The programs were uncoordinated and unfocused, and the country expected too much help from white business and international investors, said Andy Brown, a researcher for a commission created to redress economic inequities.

In a report being studied by the government, the Black Economic Empowerment Commission recommended legislation that makes it imperative for the financial sector, pension funds and unions to invest at least 10 percent of their assets in "areas of national priority."

The government-appointed commission, headed by Mr. Ramaphosa, also called for rural development and faster land redistribution, a transformation of the banking sector to make it more accessible, more preference for black firms in government purchases and better education for blacks.

The proposal sets out ambitious goals: At least 30 percent of productive land should be in black hands. Blacks should form 40 percent of professionals. Blacks should own at least 25 percent of each economic sector. Deadlines are to be set later.

With more than half the population excluded from the economy, South Africa cannot prosper, Mrs. Brown said.

"They're not formally employed. They don't have bank accounts.
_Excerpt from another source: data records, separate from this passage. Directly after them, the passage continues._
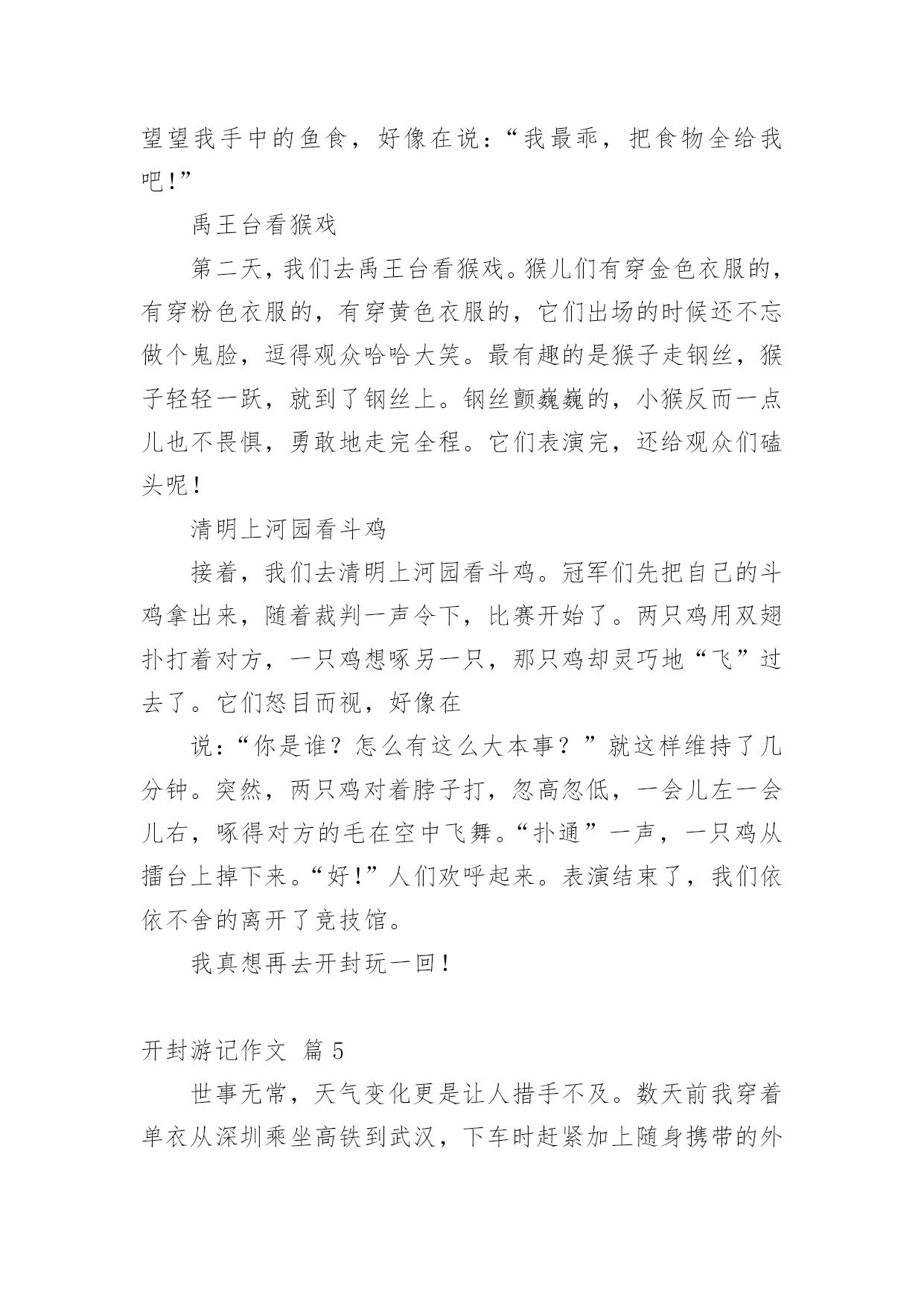 望望我手中的鱼食，好像在说：“我最乖，把食物全给我吧！”

禹王台看猴戏

第二天，我们去禹王台看猴戏。猴儿们有穿金色衣服的，有穿粉色衣服的，有穿黄色衣服的，它们出场的时候还不忘做个鬼脸，逗得观众哈哈大笑。最有趣的是猴子走钢丝，猴子轻轻一跃，就到了钢丝上。钢丝颤巍巍的，小猴反而一点儿也不畏惧，勇敢地走完全程。它们表演完，还给观众们磕头呢！

清明上河园看斗鸡

接着，我们去清明上河园看斗鸡。冠军们先把自己的斗鸡拿出来，随着裁判一声令下，比赛开始了。两只鸡用双翅扑打着对方，一只鸡想啄另一只，那只鸡却灵巧地“飞”过去了。它们怒目而视，好像在

说：“你是谁？怎么有这么大本事？”就这样维持了几分钟。突然，两只鸡对着脖子打，忽高忽低，一会儿左一会儿右，啄得对方的毛在空中飞舞。“扑通”一声，一只鸡从擂台上掉下来。“好！”人们欢呼起来。表演结束了，我们依依不舍的离开了竞技馆。

我真想再去开封玩一回！

开封游记作文 篇 5

世事无常，天气变化更是让人措手不及。数天前我穿着单衣从深圳乘坐高铁到武汉，下车时赶紧加上随身携带的外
They live in underdeveloped rural areas. They are uneducated. They don't have access to training programs," she said.

David Mashapalo, chairman of the Black Business Council, said past efforts relied too much on businesses to voluntarily do the right thing.

Black empowerment "is not a question of people doing things out of the goodness of their hearts. It's something that has to be done, and it has do be done consciously and properly," he said.
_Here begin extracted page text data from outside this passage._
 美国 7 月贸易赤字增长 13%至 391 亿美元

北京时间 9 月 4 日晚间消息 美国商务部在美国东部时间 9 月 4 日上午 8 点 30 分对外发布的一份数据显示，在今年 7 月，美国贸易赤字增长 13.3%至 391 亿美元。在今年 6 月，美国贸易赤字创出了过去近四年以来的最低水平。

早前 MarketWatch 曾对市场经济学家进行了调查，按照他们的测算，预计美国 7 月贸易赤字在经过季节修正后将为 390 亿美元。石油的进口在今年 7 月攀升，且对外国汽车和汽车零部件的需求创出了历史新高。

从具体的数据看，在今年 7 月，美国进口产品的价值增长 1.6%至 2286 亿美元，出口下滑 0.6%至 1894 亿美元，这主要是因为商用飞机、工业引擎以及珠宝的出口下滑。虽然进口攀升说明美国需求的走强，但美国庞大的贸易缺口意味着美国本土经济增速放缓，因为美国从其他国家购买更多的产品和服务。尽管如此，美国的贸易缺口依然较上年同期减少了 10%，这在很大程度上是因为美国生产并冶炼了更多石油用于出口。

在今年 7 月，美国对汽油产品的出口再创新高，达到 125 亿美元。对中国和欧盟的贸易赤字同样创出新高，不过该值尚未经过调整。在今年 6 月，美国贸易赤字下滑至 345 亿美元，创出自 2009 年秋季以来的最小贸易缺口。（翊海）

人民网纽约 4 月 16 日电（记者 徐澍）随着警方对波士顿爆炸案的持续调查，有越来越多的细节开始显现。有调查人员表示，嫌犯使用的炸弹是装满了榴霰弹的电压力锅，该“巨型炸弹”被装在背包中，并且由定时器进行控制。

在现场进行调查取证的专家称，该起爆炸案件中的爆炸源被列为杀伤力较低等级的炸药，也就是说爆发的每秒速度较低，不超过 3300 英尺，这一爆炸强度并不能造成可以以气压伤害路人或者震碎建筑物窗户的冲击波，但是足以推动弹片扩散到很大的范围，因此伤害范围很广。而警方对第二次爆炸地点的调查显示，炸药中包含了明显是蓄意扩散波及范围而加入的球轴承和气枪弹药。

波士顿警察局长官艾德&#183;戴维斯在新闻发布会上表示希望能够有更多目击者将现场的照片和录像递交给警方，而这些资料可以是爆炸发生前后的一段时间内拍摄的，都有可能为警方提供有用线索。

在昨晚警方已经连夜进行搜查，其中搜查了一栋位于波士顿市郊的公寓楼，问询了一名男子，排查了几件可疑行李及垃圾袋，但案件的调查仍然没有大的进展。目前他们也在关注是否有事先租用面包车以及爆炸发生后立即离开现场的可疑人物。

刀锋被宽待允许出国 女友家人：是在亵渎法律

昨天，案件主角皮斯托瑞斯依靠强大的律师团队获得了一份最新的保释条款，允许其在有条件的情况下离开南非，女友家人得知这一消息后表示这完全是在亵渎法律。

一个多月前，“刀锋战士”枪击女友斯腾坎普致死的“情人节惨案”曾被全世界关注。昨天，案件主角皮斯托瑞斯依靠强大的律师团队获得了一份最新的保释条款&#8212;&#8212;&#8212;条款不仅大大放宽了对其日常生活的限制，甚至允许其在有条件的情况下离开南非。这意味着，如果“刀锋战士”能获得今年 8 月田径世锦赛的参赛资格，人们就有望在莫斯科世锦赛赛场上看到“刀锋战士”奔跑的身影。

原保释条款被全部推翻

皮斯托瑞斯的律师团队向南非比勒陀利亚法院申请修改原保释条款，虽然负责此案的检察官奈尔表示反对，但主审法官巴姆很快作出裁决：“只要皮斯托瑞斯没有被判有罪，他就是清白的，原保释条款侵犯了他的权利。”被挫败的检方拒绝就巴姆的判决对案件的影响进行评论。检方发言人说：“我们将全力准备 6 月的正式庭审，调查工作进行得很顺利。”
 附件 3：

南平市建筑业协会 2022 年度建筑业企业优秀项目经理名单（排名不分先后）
Supporters of the commission's proposal argue it will work better than past efforts because it calls for a law that would define black economic empowerment, set specific targets, coordinate the effort and measure it.

"For the first time, black business has set out quantitatively what they expect in terms of black empowerment," said Ajay Lalu, senior executive for corporate finance at Ernst and Young. "There is one coherent understanding of what empowerment is and where it is heading."

Others are skeptical.

The problem is not a lack of will for change, said Tom Lodge, chairman of the University of Witwatersrand's political science department.
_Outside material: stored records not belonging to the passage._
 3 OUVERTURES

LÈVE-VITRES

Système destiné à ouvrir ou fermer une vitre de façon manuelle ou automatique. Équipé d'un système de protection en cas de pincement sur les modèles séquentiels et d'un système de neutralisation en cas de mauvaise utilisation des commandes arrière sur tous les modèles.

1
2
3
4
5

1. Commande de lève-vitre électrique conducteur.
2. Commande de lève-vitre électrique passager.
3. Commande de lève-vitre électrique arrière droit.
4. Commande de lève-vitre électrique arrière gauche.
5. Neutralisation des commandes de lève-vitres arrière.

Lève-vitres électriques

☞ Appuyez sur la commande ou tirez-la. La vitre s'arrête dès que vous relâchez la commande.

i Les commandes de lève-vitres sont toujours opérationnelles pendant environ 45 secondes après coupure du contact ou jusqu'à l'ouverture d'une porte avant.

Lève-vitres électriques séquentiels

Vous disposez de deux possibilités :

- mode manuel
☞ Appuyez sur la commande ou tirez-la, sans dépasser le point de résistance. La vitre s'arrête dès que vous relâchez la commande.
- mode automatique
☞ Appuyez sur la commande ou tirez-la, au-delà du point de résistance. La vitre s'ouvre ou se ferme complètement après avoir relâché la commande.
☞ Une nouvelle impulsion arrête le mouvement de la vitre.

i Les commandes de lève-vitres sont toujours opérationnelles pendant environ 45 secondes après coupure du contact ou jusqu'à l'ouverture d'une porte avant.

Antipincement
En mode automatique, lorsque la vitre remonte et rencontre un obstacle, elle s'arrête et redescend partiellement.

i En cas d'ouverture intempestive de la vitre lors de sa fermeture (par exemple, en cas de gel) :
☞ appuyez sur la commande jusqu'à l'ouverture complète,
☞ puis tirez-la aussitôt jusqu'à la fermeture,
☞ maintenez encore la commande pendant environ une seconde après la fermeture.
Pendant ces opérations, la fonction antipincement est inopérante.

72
"These are not revolutionary prescriptions," he said. "The difficulty is to actually make them happen. A shopping list of targets is simply not enough."

Mr. Lalu counters that stricter requirements will make white businesses change. "It forces them to make a choice: Either they transform, or they won't be in business in five to 10 years," he said.

The key will be how successful South Africa is in creating jobs, said Mr. Karungu, the economic consultant.

"Jobs are not only a way of life, but they are the only way to create a harmonious, very peace-loving nation, lower crime and to make blacks and white become one," he said.

"If there are no jobs, you create idleness, helplessness, and in the worst-case scenario, you end up creating criminals."